- Date(s): 31-01-2020 to 02-02-2020
- Frequency: 1 Year
- Venue: RGUKT Basar
- Country: India
- Years active: 2014,2015,2016,2017,2018,2020
- Attendance: 50000

= Antahpragnya =

Indian rural technical festival

Antahpragnya is an Indian rural technology festival organized by the Rajiv Gandhi University of Knowledge Technologies (RGUKT) in Basara, Nirmal District of Telangana. The festival's name, derived from Sanskrit roots "antah" (deep) and "pragnya" (wisdom), means "inner wisdom" The festival is intended for students, researchers, and professionals to demonstrate technical skills, creativity, and problem-solving abilities through projects, competitions, working models, and other activities to provide advances in artificial intelligence, smart robotics, automation, sustainable energy, and the creation of intelligent systems.

Antahpragnya has gained considerable fame due to its the combination of technical exhibitions, workshops, cultural activities, and entrepreneurial events.

== History ==
According to The Hindu, students at Antahpragnya 2020 showcased innovative working models during the three-day event, which was described as India’s largest campus-based technical festival. The event was inaugurated by Nirmal District Collector M. Prashanthi, who emphasized the need for smart villages and encouraged students to develop innovations with humanitarian applications.

One of the featured events at Antahpragnya 2020 was a "Campus Farming" competition involving around 250 engineering students. The university allocated 1.5 acres of land for the contest, where participants cultivated spinach using farming tools developed by fellow RGUKT students. Competitors came from various engineering disciplines, including mechanical, civil, metallurgy, chemical, electrical, electronics, and computer science. According to The New Indian Express, the competition was judged by 150 local farmers.

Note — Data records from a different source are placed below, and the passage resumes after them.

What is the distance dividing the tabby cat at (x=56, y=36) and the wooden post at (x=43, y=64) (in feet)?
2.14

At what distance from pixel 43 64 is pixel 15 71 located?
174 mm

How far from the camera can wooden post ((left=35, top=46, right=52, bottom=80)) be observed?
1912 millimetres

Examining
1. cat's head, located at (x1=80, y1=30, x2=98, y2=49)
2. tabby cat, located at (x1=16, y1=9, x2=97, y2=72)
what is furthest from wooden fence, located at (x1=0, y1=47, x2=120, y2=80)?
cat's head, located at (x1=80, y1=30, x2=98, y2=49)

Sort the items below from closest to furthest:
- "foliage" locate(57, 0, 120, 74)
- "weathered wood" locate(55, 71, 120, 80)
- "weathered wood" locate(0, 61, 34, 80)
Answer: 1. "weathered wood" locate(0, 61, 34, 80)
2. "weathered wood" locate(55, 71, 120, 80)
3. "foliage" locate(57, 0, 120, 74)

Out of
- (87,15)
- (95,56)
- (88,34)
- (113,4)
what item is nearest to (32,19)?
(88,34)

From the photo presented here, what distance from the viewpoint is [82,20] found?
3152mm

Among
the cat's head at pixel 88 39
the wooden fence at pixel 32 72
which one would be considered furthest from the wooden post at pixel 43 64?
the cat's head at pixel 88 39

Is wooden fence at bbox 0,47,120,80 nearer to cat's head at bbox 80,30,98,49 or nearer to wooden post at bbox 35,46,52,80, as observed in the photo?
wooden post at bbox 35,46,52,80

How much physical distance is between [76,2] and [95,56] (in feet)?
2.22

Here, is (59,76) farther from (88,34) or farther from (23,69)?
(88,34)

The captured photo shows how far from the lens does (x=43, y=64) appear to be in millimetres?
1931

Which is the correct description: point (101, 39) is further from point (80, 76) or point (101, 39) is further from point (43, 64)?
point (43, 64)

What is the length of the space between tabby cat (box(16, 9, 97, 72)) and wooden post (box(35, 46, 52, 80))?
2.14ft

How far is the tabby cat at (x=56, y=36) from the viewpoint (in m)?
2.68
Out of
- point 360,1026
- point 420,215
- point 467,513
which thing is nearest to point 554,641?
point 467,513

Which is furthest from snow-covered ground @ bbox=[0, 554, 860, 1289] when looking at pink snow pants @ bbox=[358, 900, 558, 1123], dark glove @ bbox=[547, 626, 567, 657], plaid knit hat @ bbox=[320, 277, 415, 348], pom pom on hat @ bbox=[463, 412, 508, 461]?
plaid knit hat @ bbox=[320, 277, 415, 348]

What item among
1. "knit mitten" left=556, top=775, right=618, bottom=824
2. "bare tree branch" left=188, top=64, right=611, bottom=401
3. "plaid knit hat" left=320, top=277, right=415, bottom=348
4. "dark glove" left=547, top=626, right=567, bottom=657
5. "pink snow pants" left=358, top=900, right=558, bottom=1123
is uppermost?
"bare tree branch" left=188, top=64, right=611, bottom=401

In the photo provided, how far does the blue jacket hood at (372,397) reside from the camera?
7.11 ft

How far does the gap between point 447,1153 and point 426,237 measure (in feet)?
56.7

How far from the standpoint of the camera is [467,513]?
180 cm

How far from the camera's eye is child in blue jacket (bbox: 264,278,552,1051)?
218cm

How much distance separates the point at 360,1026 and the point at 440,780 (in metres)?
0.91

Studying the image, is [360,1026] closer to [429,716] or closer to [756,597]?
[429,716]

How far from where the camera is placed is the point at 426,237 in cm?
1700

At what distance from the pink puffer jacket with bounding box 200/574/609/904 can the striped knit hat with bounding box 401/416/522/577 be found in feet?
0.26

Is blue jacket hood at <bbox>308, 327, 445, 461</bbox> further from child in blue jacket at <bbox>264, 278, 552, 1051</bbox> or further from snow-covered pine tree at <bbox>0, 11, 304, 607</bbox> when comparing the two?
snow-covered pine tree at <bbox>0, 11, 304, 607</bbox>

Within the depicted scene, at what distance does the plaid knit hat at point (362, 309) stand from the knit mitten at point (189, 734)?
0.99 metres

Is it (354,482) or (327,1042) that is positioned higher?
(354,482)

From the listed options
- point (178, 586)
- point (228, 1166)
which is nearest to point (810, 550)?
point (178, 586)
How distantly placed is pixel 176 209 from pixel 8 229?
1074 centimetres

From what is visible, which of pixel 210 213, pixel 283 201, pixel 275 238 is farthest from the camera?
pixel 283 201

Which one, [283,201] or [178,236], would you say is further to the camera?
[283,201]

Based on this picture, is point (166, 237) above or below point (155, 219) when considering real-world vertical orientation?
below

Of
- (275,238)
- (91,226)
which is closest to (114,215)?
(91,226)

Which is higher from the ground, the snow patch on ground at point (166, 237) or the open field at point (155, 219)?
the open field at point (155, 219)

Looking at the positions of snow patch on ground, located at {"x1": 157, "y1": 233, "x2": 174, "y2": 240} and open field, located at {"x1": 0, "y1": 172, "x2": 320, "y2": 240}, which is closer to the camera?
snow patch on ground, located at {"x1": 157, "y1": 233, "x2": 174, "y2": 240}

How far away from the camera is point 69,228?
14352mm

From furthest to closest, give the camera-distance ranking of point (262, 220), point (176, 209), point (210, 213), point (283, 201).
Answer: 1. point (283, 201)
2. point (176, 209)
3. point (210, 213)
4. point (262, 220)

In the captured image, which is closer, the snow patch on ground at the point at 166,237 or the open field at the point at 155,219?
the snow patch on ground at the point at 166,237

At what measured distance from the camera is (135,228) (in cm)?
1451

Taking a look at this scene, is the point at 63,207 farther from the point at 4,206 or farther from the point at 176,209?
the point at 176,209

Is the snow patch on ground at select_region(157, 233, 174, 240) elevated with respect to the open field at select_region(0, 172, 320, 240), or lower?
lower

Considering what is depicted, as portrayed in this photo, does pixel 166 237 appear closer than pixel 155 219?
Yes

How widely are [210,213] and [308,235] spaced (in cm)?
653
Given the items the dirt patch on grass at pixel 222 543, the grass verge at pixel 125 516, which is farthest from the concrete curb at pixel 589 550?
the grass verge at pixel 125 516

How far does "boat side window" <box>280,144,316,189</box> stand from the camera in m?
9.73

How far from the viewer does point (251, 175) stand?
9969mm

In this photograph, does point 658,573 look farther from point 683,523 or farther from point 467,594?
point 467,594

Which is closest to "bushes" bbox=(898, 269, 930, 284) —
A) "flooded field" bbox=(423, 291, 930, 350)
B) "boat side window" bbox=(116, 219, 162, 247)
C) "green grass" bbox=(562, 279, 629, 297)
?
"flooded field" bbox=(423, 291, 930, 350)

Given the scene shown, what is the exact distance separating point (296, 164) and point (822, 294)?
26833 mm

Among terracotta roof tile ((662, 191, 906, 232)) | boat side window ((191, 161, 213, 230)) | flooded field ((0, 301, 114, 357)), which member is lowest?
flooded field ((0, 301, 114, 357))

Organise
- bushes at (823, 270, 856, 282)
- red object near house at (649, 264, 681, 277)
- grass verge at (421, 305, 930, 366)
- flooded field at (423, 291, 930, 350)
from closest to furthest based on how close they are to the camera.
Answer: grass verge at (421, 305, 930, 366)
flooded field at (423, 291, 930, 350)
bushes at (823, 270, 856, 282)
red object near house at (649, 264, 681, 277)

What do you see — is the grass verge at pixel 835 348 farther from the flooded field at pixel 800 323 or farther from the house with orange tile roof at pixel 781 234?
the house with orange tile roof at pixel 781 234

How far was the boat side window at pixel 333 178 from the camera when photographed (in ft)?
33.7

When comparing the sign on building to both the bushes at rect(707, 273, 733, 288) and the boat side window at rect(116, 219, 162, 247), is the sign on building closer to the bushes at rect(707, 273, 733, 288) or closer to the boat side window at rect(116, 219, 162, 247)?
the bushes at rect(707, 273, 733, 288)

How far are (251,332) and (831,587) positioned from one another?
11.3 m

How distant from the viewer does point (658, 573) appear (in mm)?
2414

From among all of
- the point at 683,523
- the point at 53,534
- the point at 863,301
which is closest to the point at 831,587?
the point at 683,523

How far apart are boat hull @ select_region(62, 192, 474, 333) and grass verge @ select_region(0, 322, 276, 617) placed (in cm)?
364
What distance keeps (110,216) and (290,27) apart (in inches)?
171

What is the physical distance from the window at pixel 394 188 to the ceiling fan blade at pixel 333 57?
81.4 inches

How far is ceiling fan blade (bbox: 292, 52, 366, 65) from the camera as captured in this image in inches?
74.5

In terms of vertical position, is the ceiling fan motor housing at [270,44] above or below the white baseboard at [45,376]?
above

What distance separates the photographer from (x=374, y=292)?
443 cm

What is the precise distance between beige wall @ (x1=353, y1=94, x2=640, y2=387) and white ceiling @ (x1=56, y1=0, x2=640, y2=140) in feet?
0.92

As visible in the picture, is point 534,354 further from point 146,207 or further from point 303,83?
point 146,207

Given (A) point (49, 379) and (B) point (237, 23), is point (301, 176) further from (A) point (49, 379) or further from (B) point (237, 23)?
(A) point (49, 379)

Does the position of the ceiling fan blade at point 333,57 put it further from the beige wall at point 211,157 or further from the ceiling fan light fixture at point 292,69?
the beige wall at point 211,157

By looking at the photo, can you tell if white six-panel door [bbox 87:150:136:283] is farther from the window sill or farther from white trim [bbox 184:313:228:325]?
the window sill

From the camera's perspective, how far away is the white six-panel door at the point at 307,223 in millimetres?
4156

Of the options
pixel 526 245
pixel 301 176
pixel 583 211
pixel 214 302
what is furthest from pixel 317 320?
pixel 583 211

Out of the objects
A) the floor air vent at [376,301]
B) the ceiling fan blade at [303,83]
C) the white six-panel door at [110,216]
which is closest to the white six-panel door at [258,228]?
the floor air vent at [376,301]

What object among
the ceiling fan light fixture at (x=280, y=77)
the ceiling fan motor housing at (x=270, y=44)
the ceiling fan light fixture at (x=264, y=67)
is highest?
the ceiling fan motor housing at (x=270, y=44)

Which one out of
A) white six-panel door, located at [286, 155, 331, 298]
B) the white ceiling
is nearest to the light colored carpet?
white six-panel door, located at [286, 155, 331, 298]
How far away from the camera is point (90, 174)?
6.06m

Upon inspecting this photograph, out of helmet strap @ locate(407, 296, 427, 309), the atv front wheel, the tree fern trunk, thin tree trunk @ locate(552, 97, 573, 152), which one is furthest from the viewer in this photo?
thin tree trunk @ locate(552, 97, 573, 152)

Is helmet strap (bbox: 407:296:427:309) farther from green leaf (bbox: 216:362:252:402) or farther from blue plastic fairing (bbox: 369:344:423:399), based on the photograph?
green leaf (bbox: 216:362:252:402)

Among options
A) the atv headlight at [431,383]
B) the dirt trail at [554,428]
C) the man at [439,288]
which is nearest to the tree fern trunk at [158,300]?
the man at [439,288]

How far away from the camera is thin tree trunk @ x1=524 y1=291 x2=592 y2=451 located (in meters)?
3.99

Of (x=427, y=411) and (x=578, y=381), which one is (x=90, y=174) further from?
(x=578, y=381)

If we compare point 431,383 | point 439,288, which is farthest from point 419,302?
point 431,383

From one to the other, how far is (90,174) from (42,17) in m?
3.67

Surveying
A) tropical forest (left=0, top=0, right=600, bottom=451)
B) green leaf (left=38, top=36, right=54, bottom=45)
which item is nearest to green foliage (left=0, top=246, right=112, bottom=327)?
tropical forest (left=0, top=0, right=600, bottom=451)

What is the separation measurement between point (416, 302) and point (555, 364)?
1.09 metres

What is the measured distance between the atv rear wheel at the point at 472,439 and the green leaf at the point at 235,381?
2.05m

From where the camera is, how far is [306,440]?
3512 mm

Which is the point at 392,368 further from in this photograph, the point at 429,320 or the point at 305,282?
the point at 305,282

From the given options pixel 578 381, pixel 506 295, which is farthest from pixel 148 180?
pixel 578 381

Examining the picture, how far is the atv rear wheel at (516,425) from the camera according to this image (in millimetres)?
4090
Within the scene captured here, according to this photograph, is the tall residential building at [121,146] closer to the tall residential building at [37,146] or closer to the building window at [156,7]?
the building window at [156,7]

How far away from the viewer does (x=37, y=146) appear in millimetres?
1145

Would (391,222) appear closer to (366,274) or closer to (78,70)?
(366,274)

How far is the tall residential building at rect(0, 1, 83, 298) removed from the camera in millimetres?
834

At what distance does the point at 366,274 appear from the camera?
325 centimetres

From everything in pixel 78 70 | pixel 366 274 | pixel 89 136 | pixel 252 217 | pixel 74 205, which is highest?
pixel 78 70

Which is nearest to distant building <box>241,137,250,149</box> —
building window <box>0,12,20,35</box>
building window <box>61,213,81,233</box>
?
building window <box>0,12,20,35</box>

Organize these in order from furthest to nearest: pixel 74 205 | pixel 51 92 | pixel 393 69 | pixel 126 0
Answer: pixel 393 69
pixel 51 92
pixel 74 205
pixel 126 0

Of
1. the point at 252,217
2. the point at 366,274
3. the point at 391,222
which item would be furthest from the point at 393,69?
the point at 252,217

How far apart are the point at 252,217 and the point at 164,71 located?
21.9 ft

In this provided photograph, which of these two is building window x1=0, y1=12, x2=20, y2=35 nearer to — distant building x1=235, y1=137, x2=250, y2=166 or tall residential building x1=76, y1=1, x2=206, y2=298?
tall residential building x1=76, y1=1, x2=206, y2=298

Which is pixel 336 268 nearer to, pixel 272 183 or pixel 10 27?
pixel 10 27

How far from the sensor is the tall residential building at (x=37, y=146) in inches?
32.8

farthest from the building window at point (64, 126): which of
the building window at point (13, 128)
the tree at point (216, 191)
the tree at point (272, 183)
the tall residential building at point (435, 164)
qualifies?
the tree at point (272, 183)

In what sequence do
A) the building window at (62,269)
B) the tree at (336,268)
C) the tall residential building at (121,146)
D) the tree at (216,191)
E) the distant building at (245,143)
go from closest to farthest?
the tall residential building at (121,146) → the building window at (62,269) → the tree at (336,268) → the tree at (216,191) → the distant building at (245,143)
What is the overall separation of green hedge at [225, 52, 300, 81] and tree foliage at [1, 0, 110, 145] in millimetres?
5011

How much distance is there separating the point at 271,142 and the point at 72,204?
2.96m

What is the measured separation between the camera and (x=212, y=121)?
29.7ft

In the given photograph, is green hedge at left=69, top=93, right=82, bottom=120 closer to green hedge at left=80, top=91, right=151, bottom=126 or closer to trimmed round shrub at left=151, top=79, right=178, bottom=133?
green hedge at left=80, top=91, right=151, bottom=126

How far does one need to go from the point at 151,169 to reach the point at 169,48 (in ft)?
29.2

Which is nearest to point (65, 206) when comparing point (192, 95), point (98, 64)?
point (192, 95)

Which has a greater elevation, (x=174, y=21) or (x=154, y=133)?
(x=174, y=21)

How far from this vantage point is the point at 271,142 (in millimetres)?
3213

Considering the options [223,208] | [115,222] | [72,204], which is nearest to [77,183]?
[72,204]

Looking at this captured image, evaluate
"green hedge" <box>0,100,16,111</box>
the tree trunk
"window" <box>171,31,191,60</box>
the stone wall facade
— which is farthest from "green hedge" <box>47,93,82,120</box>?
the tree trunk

In addition to the campus farming initiative, Antahpragnya 2020 included more than 200 events, such as robo racing, robo soccer, virtual reality gaming, workshops on artificial intelligence and the Internet of Things, and a National Science Fair. The programme also included an "Ideal Village" project focused on applying technology to rural development. According to Business Standard, the three-day event attracted nearly 50,000 attendees and presented over 300 prototype working models created by approximately 4,000 RGUKT-Basar students.